IMPROVING savings in South Africa is one of the major socio-economic challenges facing us as a society. Many consumers understand the need to save more, but are unsure how to go about it.
What is needed is a sustained collaborative effort to empower more consumers with financial know-how and sound financial planning. This was illustrated by the findings of the ninth Old Mutual Savings and Investment Monitor, released in July to coincide with National Savings Month. The survey is regarded as the leading indicator of the financial attitudes and behaviours of working metropolitan households.
The fact that 80 percent of respondents want to learn how to save, but 30 percent haven’t seen a financial adviser and as many as 30 percent do no budgeting is worrying. What’s more troubling is that many still don’t have a real idea of the state of their finances and only around a quarter of respondents have a retirement annuity and only 6 percent have unit trusts, mutual funds or exchange-traded funds.
Given these latest findings, it is clear that we need to intensify efforts to build a more financially astute society and address the low savings levels. The more effective our financial education initiatives, the more motivated and equipped consumers will be to make financial decisions that will improve their long-term security and well-being.
Ultimately, our efforts will drive not just the financial security of breadwinners, families and communities, but also the prosperity of the nation. Healthy economies are built largely on the savings of individuals.
According to the savings and investment monitor, working South Africans in lower income groups are reluctant to get financial advice because they believe it’s intended for higher earners. This means that the very income earners who lack confidence in their financial decision-making, and who are the most in need of guidance, are the least likely to have a relationship with a financial adviser.
As we know, lack of planning lies at the root of many financial problems. The simple truth is that financial planning counts – regardless of your income.
The monitor also found that around a third of Baby Boomers (born between 1946 and 1964), have no formal provision for their retirement and they and their families face the prospect of hardship. About 63 percent (and 70 percent in black households) believe they will in future have to support family members, and 46 percent believe their families should care for them.
These findings must be seen in the context of activating the youth and encouraging them to learn from the Baby Boomers. While the survey statistics paint a worrying picture, they also raise awareness and present good motivation for Generation X (born 1965 to 1979) and Y (born 1980 and after) to make an effort to equip themselves with financial knowledge and sound financial advice and take control of their futures.
Knowing how to manage your finances better is particularly relevant given the current economic environment, affected as it is by rising living costs, including the highest petrol price in five years.
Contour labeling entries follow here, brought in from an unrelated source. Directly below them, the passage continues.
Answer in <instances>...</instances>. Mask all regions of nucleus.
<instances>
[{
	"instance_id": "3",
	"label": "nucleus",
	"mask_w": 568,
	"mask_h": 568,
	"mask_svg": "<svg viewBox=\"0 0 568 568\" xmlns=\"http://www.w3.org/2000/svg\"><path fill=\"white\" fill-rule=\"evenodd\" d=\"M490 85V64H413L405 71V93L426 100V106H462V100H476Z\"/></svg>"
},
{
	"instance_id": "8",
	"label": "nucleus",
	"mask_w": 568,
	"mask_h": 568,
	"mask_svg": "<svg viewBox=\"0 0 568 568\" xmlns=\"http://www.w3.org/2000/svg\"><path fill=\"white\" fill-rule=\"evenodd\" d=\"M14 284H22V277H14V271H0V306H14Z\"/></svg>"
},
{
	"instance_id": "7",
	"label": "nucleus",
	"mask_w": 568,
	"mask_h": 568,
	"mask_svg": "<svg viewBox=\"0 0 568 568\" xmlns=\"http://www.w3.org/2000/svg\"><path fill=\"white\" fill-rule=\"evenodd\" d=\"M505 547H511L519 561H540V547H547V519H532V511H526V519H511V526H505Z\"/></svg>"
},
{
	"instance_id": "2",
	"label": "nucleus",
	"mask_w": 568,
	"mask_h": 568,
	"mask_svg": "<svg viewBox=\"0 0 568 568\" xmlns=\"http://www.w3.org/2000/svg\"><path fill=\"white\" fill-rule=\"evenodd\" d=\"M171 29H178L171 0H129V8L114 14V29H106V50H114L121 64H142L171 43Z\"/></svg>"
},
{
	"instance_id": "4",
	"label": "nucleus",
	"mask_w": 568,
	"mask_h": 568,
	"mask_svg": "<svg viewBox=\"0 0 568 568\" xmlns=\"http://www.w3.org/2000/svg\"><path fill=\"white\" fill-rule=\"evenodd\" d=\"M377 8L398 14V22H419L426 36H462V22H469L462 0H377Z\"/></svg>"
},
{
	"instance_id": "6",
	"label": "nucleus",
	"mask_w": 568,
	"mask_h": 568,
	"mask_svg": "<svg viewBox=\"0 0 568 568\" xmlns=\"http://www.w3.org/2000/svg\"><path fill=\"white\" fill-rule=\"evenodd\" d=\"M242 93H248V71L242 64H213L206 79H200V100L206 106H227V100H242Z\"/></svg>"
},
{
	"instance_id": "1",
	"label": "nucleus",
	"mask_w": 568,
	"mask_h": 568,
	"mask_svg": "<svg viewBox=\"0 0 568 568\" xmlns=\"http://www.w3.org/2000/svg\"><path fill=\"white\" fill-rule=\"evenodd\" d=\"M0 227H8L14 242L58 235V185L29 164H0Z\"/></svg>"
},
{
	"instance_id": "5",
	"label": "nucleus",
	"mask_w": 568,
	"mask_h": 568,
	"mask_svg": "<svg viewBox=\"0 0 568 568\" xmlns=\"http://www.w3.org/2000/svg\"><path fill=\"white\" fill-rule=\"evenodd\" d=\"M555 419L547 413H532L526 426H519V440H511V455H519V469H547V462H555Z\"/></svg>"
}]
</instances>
Only 9 percent of respondents say they are “living comfortably”, while confidence in making financial decisions has slipped from 7.2 out of 10 (in 2013) to 6.9 out of 10.
We have arrived at a point where financial education should be viewed with the same urgency as other types of education. Its role in enhancing the livelihoods and dignity of our citizens cannot be underestimated. Knowing better provides an opportunity to do better.
As consumers and as financial services providers, we must understand that the need for a savings culture is pivotal to economic growth. Strong national savings help to finance high levels of investment, thereby reducing the dependence on inflows of foreign capital. Sufficient savings will also enable the economy to respond nimbly to opportunities for development.
Furthermore, the national savings level has remained low compared with the savings levels of our Brics partners. To fully capitalise on the opportunities presented by emerging markets, consumers need to change their relationships with their money. So the challenge of helping people do great things with their money extends to all the players in the financial services industry. It’s a nettle we must all grasp.
Marshall Rapiya is the chief executive of Old Mutual South Africa.